Corporate flying must feel like today. I am trying to be ready to go anytime between 9AM and 2PM.
Whoops! I came back from breakfast and the world had changed. A new low on the GFA chart. Snow in Timmins and rain coming to North Bay. I start to look for alternates. Pembrooke. Midlands. Muskoka. Too many north-south runways. The wind, with this low or occluded front or whatever it is, is forecast to veer south-southwest and blow 20-25 knots. The freezing level is about five thousand feet, and icing is now forecast where it hadn't been before breakfast.
It's not working. I step back a pace and say, OK, the alternate has to be Ottawa. I'll have to come back here. That's one problem. Then the freezing level. I had planned for 8000 feet cruise altitude. I'll make it six, and I can go down to four if I need to – the MEA (Minimum Enroute Altitude) is four thousand until Killaloe and then 4300, and if I'm really in trouble with ice the MOCA (Minimum Obstacle Clearance Altitude) is 2800. I don't want it to come to that, though.
The weather is changing so fast there is a new forecast due out in half an hour. I decide to wait for it. But then in 5 minutes my head swings around. If I wait until – let's say – 2PM, the whole operation is just too risky. I would probably wind up back here in Ottawa. But what about the kids I'm going to talk to tomorrow morning? I would miss that opportunity. If I'm going I have to go now.
So I do. The clear morning sky is already clouding over with high layers, the sun disappearing. I fill up with gas so I'll have 5 hours of endurance, re-file my flight plan for 11AM, and take off. Part of the calculation is the wind, and the approaches at North Bay. The ceiling is forecast to be 500 feet, which is fine for the ILS on Runway 08 (200 ft. limits) but iffy for the other approaches with 500-ft. MDA's. So I'm hoping to land on 08 before the wind veers around to 240°.
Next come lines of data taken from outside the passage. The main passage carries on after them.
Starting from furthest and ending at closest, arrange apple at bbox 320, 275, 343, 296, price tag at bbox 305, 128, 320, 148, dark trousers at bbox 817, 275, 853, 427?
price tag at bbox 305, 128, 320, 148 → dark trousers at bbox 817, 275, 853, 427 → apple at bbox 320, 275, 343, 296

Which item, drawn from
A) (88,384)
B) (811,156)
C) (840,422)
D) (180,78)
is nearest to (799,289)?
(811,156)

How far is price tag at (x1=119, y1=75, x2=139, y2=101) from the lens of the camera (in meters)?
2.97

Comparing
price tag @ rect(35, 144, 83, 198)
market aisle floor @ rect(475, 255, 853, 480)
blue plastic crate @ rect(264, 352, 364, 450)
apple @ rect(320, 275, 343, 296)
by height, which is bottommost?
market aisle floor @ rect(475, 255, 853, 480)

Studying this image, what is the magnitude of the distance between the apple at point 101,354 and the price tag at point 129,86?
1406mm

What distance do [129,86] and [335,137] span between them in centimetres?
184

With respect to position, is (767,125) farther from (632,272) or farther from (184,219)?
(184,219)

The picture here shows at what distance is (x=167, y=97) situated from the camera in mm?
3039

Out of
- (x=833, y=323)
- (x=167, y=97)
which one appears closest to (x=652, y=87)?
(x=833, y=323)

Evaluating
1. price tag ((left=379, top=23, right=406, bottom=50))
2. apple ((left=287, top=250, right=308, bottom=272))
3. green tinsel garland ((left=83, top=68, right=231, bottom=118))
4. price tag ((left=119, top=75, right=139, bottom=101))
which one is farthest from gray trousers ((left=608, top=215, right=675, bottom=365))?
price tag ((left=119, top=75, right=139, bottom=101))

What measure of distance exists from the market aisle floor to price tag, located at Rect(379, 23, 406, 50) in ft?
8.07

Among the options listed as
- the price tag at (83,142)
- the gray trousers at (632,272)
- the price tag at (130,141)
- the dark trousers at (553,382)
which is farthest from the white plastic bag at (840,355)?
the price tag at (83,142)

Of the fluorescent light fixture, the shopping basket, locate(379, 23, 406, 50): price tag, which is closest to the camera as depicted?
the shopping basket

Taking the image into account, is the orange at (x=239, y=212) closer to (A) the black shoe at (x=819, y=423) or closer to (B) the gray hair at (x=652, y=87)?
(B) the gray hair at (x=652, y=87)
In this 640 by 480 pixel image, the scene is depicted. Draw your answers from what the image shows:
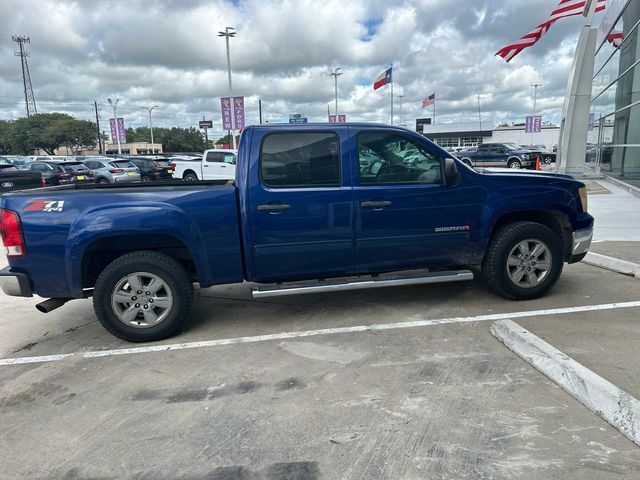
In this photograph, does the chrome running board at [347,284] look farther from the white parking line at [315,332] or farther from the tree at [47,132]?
the tree at [47,132]

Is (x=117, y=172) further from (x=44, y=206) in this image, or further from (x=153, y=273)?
(x=153, y=273)

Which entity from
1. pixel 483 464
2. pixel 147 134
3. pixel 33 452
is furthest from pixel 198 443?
pixel 147 134

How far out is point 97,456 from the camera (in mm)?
2715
I'm still in the clear at six thousand, but layers of cloud are approaching rapidly. The good news is the temperature is +3° C. By Renfrew I am in and out of cloud, some of the little cumulus quite bumpy, making hand flying busy.
But there's no ice. The OAT is hovering between 2° and 3° at 6000 feet. The wind is still favouring Runway 08. And I get to do my first ILS with a DME arc – that is, the first using GPS for the arc.
The rain starts as I'm finishing the tie-down. A year ago I made 2 pairs of chocks, spliced eyes in three tie-down ropes and forged three stakes out of rebar. Now I know why.
It was a nasty night in North Bay – steady, soaking rain.